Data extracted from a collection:
**********
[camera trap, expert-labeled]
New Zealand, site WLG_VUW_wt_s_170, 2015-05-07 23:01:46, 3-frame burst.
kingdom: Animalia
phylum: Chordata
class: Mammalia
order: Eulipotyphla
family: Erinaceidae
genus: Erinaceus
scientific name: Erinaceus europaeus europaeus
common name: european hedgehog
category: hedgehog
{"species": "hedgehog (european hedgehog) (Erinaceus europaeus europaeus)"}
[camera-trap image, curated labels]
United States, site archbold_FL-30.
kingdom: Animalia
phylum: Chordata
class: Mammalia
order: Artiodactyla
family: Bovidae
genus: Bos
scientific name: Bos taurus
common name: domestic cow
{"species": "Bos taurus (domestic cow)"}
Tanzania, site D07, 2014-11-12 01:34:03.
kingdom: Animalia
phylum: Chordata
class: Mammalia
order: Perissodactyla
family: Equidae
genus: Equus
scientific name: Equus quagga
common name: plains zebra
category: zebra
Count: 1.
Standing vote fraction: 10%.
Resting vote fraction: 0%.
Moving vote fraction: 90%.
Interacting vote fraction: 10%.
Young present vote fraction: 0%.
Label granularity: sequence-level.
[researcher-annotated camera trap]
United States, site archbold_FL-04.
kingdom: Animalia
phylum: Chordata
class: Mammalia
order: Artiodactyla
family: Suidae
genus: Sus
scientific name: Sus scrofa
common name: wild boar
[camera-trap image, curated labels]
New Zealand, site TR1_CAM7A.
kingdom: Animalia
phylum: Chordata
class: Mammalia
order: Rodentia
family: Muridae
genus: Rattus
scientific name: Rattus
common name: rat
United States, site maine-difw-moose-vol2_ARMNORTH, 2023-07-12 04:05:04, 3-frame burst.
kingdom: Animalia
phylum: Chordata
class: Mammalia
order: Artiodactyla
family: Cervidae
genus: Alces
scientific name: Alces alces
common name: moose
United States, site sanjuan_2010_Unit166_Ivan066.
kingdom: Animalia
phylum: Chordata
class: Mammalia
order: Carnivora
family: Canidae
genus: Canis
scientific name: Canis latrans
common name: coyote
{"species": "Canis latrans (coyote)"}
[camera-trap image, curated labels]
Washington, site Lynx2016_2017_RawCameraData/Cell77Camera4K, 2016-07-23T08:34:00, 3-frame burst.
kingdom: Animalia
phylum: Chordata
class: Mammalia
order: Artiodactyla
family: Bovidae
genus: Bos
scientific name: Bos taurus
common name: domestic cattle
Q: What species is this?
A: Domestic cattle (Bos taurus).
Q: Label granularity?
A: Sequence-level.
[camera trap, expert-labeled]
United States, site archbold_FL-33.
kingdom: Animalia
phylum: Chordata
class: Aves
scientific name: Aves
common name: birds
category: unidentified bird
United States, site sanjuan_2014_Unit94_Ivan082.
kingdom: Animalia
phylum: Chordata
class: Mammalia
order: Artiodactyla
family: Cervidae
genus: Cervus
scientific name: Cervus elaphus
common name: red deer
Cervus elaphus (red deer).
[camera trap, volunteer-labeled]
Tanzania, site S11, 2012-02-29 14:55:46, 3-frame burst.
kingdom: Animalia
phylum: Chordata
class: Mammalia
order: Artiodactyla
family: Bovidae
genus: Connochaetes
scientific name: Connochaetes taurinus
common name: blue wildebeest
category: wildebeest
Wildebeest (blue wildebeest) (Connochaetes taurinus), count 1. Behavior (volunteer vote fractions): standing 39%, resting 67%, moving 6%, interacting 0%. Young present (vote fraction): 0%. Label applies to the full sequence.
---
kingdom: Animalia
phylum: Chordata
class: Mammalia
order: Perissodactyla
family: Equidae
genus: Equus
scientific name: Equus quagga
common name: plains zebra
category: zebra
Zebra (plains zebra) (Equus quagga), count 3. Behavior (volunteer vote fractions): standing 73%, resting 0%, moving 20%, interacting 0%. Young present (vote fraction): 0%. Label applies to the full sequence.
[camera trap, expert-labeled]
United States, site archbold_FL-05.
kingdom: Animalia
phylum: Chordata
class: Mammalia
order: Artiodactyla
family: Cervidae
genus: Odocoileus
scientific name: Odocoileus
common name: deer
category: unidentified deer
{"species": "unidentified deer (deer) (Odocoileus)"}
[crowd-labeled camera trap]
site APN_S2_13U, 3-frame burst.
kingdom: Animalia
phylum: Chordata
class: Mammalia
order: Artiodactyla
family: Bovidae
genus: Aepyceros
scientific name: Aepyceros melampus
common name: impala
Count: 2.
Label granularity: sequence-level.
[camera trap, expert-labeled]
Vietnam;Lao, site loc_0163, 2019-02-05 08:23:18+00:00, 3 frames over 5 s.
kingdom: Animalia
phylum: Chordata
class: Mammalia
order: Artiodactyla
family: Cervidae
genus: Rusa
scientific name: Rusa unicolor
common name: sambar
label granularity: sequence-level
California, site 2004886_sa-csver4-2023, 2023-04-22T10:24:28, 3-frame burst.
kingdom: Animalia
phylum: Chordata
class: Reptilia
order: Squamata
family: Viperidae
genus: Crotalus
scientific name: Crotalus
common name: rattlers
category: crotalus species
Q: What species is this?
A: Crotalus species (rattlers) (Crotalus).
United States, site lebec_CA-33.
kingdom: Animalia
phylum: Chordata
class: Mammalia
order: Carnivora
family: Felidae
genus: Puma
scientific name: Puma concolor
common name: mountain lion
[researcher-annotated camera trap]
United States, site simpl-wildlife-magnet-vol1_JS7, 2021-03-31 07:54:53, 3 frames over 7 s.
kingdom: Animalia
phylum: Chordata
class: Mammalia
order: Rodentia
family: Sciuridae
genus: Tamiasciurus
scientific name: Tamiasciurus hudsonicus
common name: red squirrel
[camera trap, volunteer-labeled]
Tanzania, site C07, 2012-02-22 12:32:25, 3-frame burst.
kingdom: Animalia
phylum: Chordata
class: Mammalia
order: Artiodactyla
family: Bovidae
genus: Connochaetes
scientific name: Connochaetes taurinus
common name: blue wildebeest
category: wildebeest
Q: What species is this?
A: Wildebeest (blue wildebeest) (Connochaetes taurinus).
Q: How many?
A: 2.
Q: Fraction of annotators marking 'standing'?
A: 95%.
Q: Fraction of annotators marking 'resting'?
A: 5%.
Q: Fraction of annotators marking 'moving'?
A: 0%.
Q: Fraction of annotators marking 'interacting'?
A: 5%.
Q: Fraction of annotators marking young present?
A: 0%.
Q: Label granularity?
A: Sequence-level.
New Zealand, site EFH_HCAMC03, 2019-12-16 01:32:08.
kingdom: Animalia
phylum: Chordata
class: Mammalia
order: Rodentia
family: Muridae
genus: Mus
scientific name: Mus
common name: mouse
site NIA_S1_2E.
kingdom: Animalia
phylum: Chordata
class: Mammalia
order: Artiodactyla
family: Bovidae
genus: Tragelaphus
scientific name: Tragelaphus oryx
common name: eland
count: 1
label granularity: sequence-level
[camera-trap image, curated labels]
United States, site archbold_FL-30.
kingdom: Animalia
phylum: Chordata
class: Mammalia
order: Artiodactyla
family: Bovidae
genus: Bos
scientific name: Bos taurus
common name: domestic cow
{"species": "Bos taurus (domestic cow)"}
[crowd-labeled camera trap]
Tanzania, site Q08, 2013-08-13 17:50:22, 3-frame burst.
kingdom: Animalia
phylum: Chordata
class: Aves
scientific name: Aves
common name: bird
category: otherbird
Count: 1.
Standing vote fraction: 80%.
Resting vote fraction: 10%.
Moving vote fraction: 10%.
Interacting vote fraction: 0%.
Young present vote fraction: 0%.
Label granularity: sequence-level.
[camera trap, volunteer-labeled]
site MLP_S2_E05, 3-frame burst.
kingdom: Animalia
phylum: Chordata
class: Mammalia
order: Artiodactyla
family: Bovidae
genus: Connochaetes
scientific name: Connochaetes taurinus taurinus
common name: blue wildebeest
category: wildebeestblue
**********
Could you write out exactly the lines above, starting at the first one and ending with the line that has "common name: wild boar"?

[camera trap, expert-labeled]
New Zealand, site WLG_VUW_wt_s_170, 2015-05-07 23:01:46, 3-frame burst.
kingdom: Animalia
phylum: Chordata
class: Mammalia
order: Eulipotyphla
family: Erinaceidae
genus: Erinaceus
scientific name: Erinaceus europaeus europaeus
common name: european hedgehog
category: hedgehog
{"species": "hedgehog (european hedgehog) (Erinaceus europaeus europaeus)"}
[camera-trap image, curated labels]
United States, site archbold_FL-30.
kingdom: Animalia
phylum: Chordata
class: Mammalia
order: Artiodactyla
family: Bovidae
genus: Bos
scientific name: Bos taurus
common name: domestic cow
{"species": "Bos taurus (domestic cow)"}
Tanzania, site D07, 2014-11-12 01:34:03.
kingdom: Animalia
phylum: Chordata
class: Mammalia
order: Perissodactyla
family: Equidae
genus: Equus
scientific name: Equus quagga
common name: plains zebra
category: zebra
Count: 1.
Standing vote fraction: 10%.
Resting vote fraction: 0%.
Moving vote fraction: 90%.
Interacting vote fraction: 10%.
Young present vote fraction: 0%.
Label granularity: sequence-level.
[researcher-annotated camera trap]
United States, site archbold_FL-04.
kingdom: Animalia
phylum: Chordata
class: Mammalia
order: Artiodactyla
family: Suidae
genus: Sus
scientific name: Sus scrofa
common name: wild boar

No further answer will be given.